Start of Text
I won't debate on the rightness or wrongness of this mechanism here, but I
will say that, in general, programmers either need to write programs for
portability (and not depend on /any/ of the platform and language-specific
features available to them), or they need to write for /specific/
platforms. Porting "portable" code (like code written exclusively to the C
standard) is easy and needs only a recompilation for the target
environment; porting "platform specific" code is hard, needs
platform-specific substitutions, and often /really needs/ (but is seldom
acted apon) a complete rearchitecting.

--
Lew Pitcher

Master Codewright & JOAT-in-training | Registered Linux User #112576
http://pitcher.digitalfreehold.ca/ | GPG public key available by request
---------- Slackware - Because I know what I'm doing. ------
 
B

BobF

Nate said:
Indeed, in the
Unix world, this is the terminology people actually use; the program's
name is independent of filename of its executable. ("If you run this
program with the name 'foo', it does something; if you run it with the
name 'bar', it does something else.")

Which Unix world? It's been a while, but IIRC the command typed at the
Unix prompt had to match an actual filename.

Using your example, I would need two shell scripts (files), one named
'foo' and the other named 'bar' to invoke a different *binary* with
different args to get different behavior between the two runs.

However, the scripts themselves are executable ... if you had said
'binary' instead of 'executable' it would make more sense ... to me.
 
L

Lew Pitcher

Which Unix world? It's been a while, but IIRC the command typed at the
Unix prompt had to match an actual filename.

But, with Unix, two (or more) different filenames can point to the same
file. Thus, a Unix executable file can have multiple names, and can test
argv[0] to see /which/ name it had been called for execution.

Using your example, I would need two shell scripts (files), one named
'foo' and the other named 'bar' to invoke a different *binary* with
different args to get different behavior between the two runs.

However, the scripts themselves are executable ... if you had said
'binary' instead of 'executable' it would make more sense ... to me.

The technique works for both executable binaries and executable shell
scripts. To me, it makes more sense to refer to 'executables'
than 'binaries' in the context of Unix filename/file linkage. OTOH, in the
context of C programming, it would make more sense to refer to 'binaries',
as C is seldom treated as an interpreted language or a shell script.

--
Lew Pitcher

Master Codewright & JOAT-in-training | Registered Linux User #112576
http://pitcher.digitalfreehold.ca/ | GPG public key available by request
---------- Slackware - Because I know what I'm doing. ------
 
N

Nate Eldredge

BobF said:
Which Unix world? It's been a while, but IIRC the command typed at
the Unix prompt had to match an actual filename.

Using your example, I would need two shell scripts (files), one named
foo' and the other named 'bar' to invoke a different *binary* with
different args to get different behavior between the two runs.
End of Text
Brief »
According to the Unix thread, what can an executable with several names test to learn which name was used to run it? Rely only on the Unix thread to answer.
Start of Supplied material
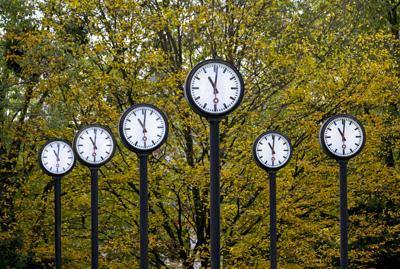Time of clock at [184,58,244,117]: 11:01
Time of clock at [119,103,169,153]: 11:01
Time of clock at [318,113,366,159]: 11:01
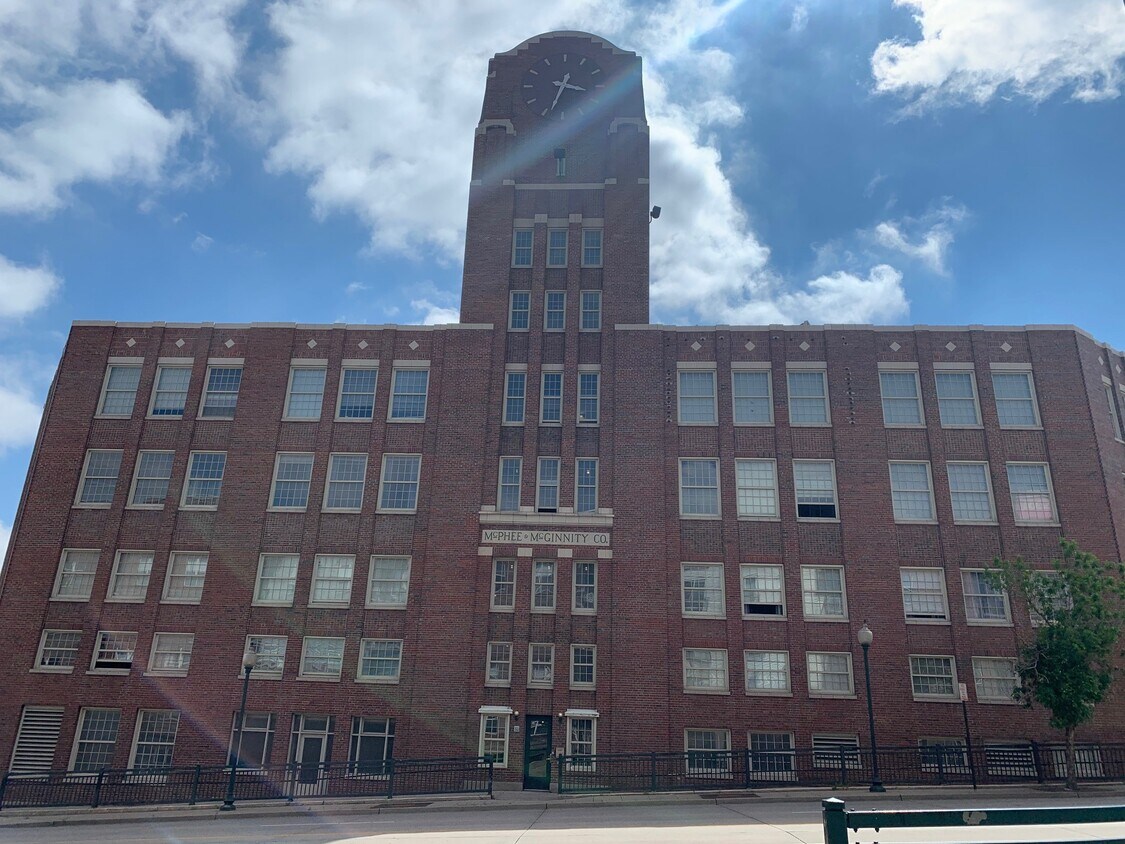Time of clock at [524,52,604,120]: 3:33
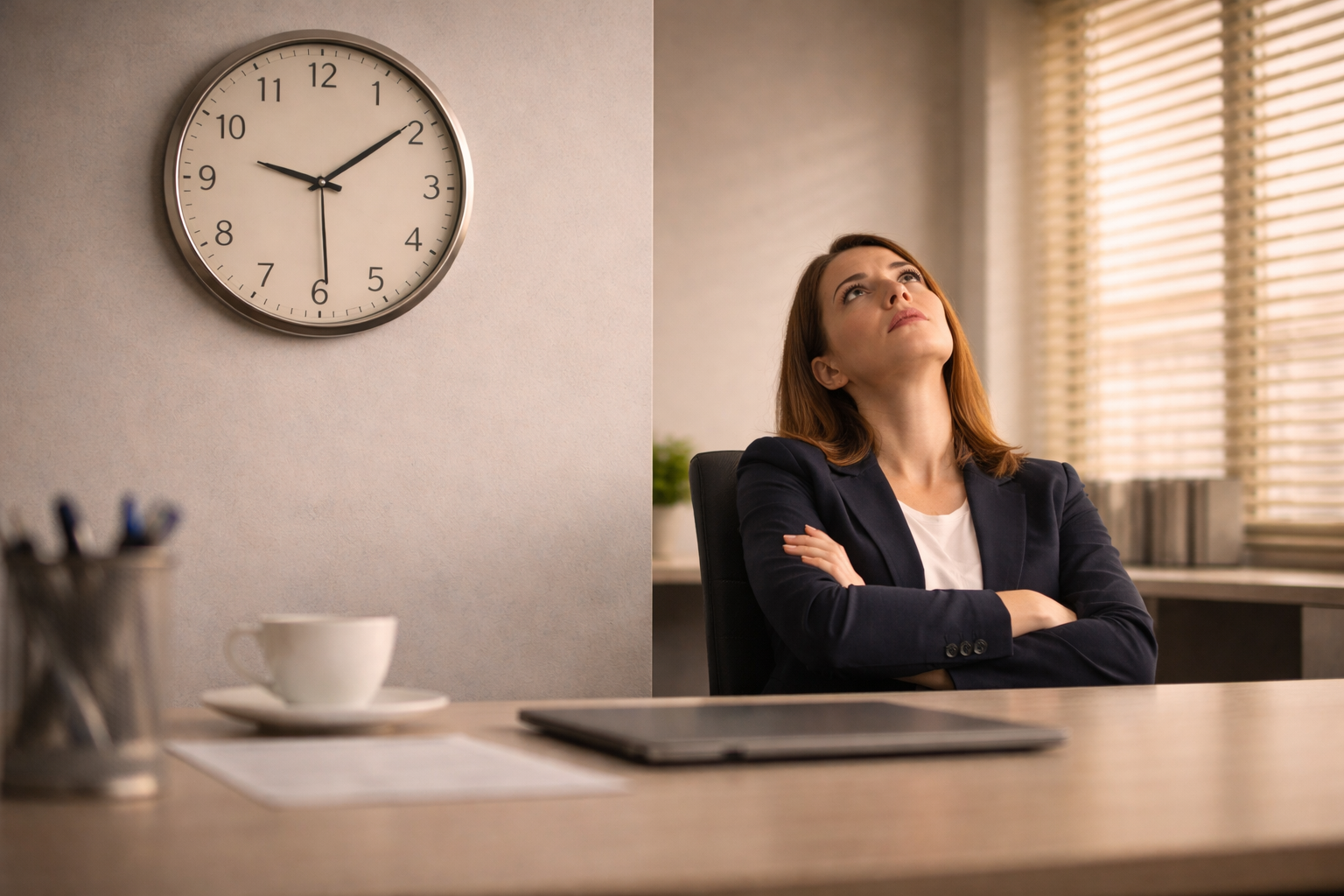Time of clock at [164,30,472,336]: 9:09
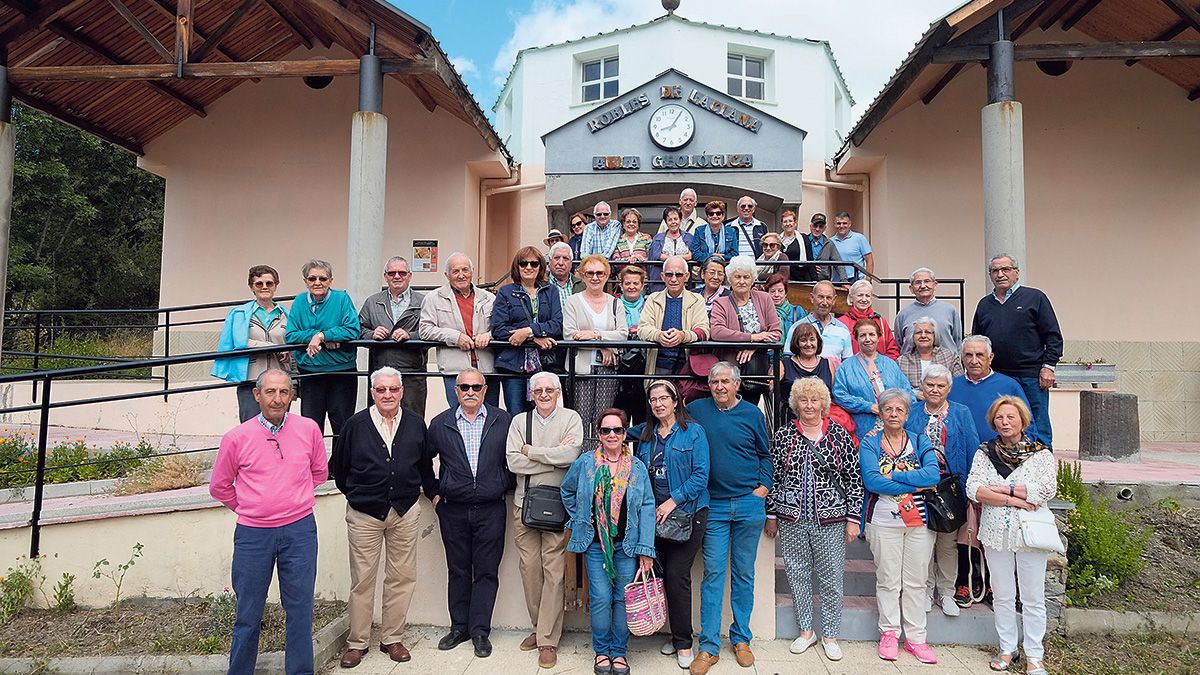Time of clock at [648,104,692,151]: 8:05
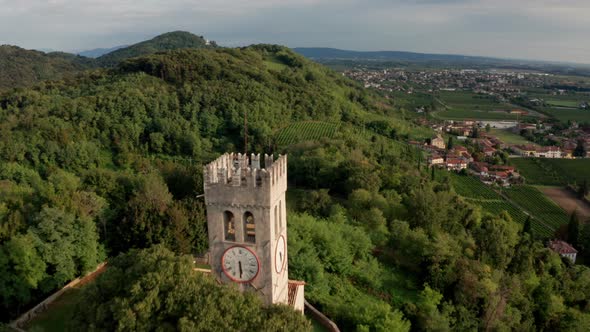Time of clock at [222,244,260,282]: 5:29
End of Supplied material
Answer to this problem »
It can test argv[0].